Normalization
=============

:meth:`ml.Model.predict` takes a *list* of inputs because some
networks have more than one input tensor, but the list has no way
to carry per-input arguments inline -- there is no kwarg slot for
"crop *this* input to ``(x, y, w, h)`` but leave the other inputs
alone". :class:`ml.preprocessing.Normalization` is the wrapper that
fills that gap. A :class:`Normalization` instance holds the
parameters for one input; the script passes the wrapped input in
the predict list whenever it needs anything other than the defaults.

The most common reason to reach for it is to crop a specific region
of the captured frame into the network instead of the whole image.

Parameters
----------

::

    Normalization(scale=(0.0, 1.0),
                  mean=(0.0, 0.0, 0.0),
                  stdev=(1.0, 1.0, 1.0),
                  roi=None)

* ``roi`` -- ``(x, y, w, h)`` rectangle in the source frame to crop
  before resizing. Defaults to the whole frame. Most uses of
  :class:`Normalization` set just this parameter.
* ``scale`` -- the ``(min, max)`` range floating-point input tensors
  expect after normalization. The pixel range ``0..255`` is mapped
  linearly into this range. Common values are ``(0.0, 1.0)`` for
  ReLU-trained networks and ``(-1.0, 1.0)`` for symmetrically-
  normalised networks.
* ``mean`` -- per-channel ``(R, G, B)`` mean subtracted from the
  image after scaling. Matches the channel statistics the network
  was trained against -- ``(0.485, 0.456, 0.406)`` for
  ImageNet-derived networks is the canonical example. Grayscale
  networks reduce the mean to a luma value using the standard
  ``0.299*R + 0.587*G + 0.114*B``.
* ``stdev`` -- per-channel ``(R, G, B)`` standard deviation the
  image is divided by after the mean is subtracted, again matching
  the network's training statistics. Reduced to luma the same way
  for grayscale networks.

When parameters matter
----------------------

``scale``, ``mean``, and ``stdev`` are ignored when the network's
:attr:`~ml.Model.input_dtype` is ``int8`` or ``uint8``. For
integer-input networks the cropped image bytes are written into the
tensor directly and the network's own
:attr:`~ml.Model.input_scale` and
:attr:`~ml.Model.input_zero_point` handle the int-to-real
conversion. The three parameters matter only when the network
expects floating-point input.

``roi`` is read in every case -- it controls which part of the
source frame reaches the network regardless of the input dtype.

ROI and resize
--------------

The ROI is bilinearly scaled from its source dimensions to the
network's input dimensions. The image is centred in the destination
and the scaling fills the destination -- it does not preserve
aspect ratio. A non-square ROI fed to a square network input comes
out horizontally or vertically stretched.

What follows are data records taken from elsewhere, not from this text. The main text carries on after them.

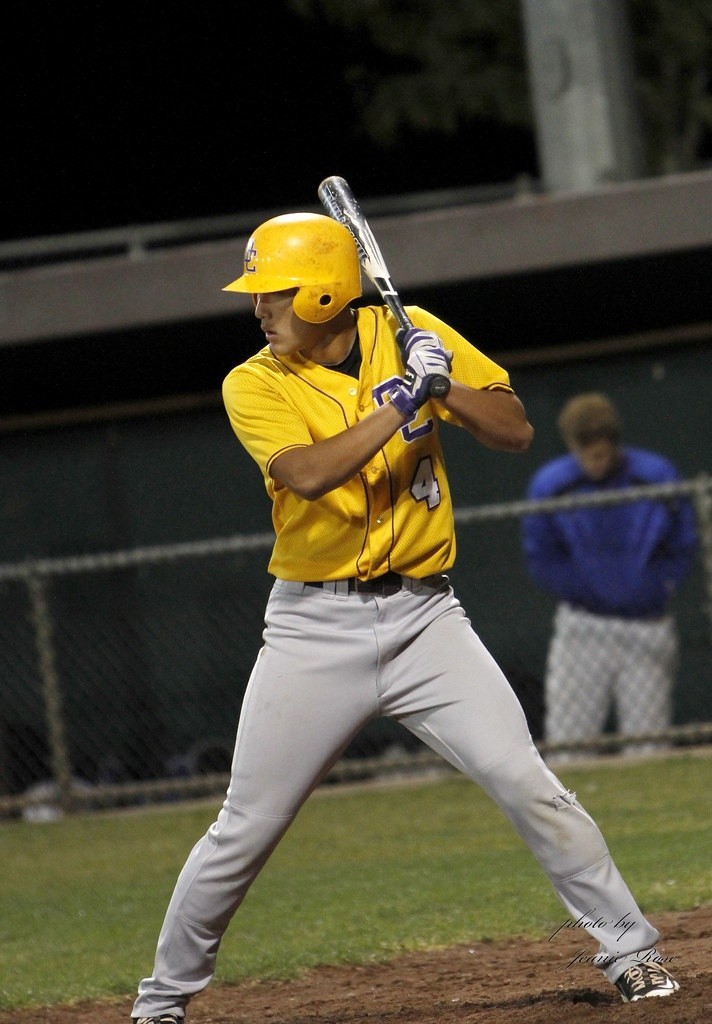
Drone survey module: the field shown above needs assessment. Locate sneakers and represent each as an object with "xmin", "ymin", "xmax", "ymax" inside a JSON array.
[{"xmin": 613, "ymin": 962, "xmax": 680, "ymax": 1001}]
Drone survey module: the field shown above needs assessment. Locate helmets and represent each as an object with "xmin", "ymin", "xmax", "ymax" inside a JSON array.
[{"xmin": 219, "ymin": 212, "xmax": 361, "ymax": 324}]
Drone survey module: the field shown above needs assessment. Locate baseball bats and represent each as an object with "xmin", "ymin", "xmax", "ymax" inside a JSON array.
[{"xmin": 317, "ymin": 175, "xmax": 451, "ymax": 398}]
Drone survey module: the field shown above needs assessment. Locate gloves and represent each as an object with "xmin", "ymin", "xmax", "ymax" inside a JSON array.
[
  {"xmin": 396, "ymin": 325, "xmax": 454, "ymax": 370},
  {"xmin": 388, "ymin": 345, "xmax": 453, "ymax": 415}
]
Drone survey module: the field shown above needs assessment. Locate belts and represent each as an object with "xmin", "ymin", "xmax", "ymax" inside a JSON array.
[{"xmin": 303, "ymin": 572, "xmax": 444, "ymax": 595}]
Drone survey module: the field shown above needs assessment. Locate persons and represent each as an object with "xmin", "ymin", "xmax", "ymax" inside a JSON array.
[
  {"xmin": 519, "ymin": 393, "xmax": 699, "ymax": 765},
  {"xmin": 131, "ymin": 211, "xmax": 679, "ymax": 1023}
]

Whether the stretch matters depends on the network. Face detection
and landmark models like the MediaPipe family (BlazeFace,
FaceLandmarks, HandLandmarks, MoveNet) were trained against square
crops and degrade quickly when the input aspect ratio is off; for
those, the application needs to give them a square ROI -- either by
capturing at a square framesize through :meth:`~csi.CSI.window` or
by cropping with the ``roi=`` parameter. YOLO-family object
detectors are typically trained with augmentation that includes
random stretches and accept non-square ROIs without much accuracy
loss; passing the full captured frame straight in is usually fine.

When the network's input dimensions match the ROI exactly the scale
collapses to a copy, which is the cheapest case.

Overriding the default
----------------------

:meth:`~ml.Model.predict` wraps each :class:`image.Image` input
with ``Normalization()`` automatically -- the default parameters
above. Most models that ship with the cam were trained against
pixel ranges the defaults already cover, so the common case is to
pass the image directly::

    result = model.predict([img])

To use a custom ROI -- the most common override -- build a
:class:`Normalization` with the ROI set and bind the image to it::

    from ml.preprocessing import Normalization

    norm = Normalization(roi=(80, 60, 160, 120))
    result = model.predict([norm(img)])

To match a network's training-time channel statistics, set the
floating-point parameters::

    norm = Normalization(scale=(0.0, 1.0),
                         mean=(0.485, 0.456, 0.406),
                         stdev=(0.229, 0.224, 0.225))

    result = model.predict([norm(img)])

Calling the :class:`Normalization` instance on the image returns a
new bound instance the engine fills the tensor from. The bound
instance is what predict accepts in place of the raw image, and
because it is a per-input object, a multi-input network can mix
images with different ROIs in the same predict list.

For networks that expect inputs the application has already
produced in tensor form -- a buffer from a peripheral, an
:class:`~ulab.numpy.ndarray` computed by another pipeline,
non-image numeric data -- skip :class:`Normalization` entirely and
pass the ndarray or a callable that produces it. :meth:`~ml.Model.predict`
passes those through to the engine without wrapping.